• [Description of the task]
If the records include pictures, omit them and set down everything else verbatim.

◇ ◇ ◇ ◇ ◇ ◇ ◇

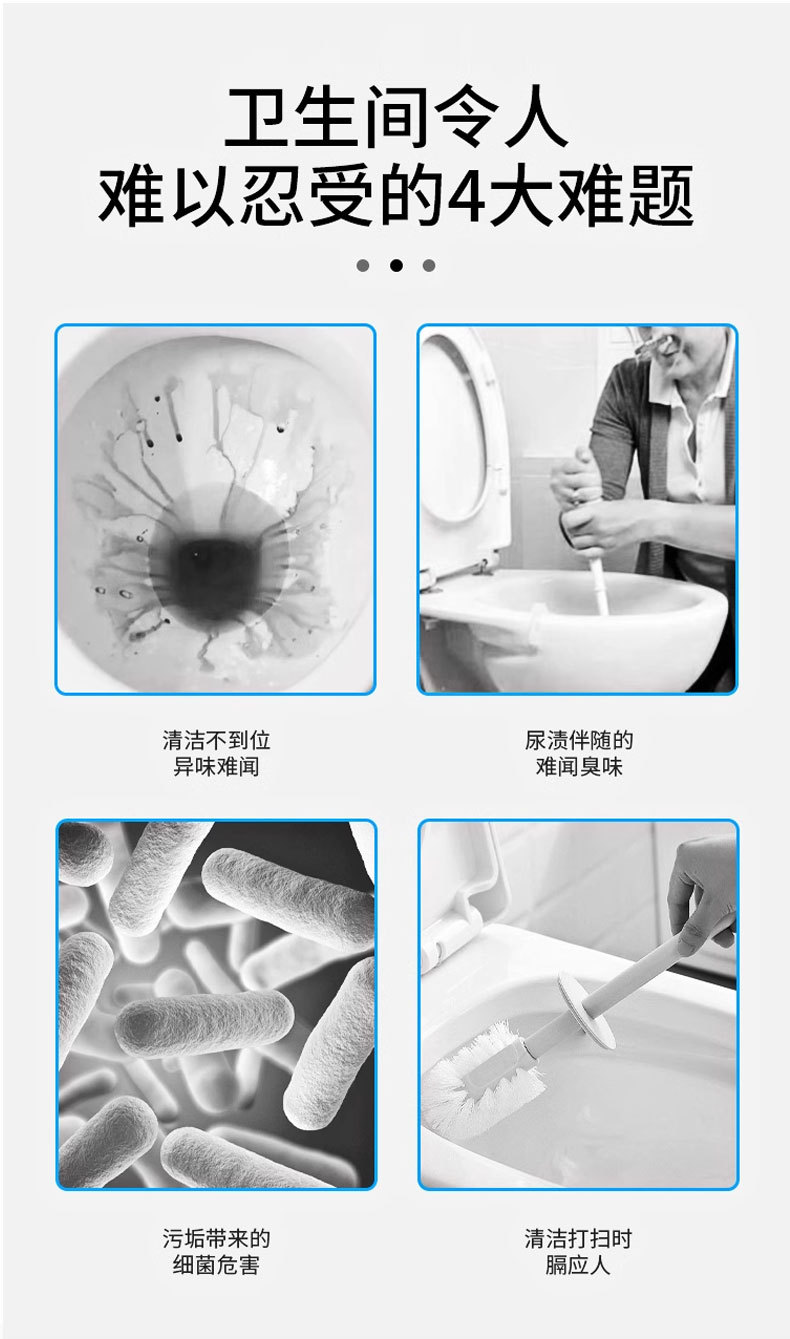 卫生间令人
难以忍受的4大难题

清洁不到位
异味难闻

尿渍伴随的
难闻臭味

污垢带来的
细菌危害

清洁打扫时
膈应人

◇ ◇ ◇ ◇ ◇ ◇ ◇

• [Solution for this exercise]
 卫生间令人
难以忍受的4大难题

清洁不到位
异味难闻

尿渍伴随的
难闻臭味

污垢带来的
细菌危害

清洁打扫时
膈应人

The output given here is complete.